### WRITTEN REQUEST
Repeat the data below word for word, starting at the line that contains "How far in distance" and ending with the last line of the data.

----- EXERCISE INPUT

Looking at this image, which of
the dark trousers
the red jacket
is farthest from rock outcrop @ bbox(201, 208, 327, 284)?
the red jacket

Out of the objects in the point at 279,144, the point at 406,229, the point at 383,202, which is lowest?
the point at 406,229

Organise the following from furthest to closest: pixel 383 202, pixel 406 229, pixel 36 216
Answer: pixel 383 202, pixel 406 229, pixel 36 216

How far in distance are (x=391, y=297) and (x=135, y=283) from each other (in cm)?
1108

----------

### CORRECT RESPONSE
How far in distance are (x=391, y=297) and (x=135, y=283) from each other (in cm)?
1108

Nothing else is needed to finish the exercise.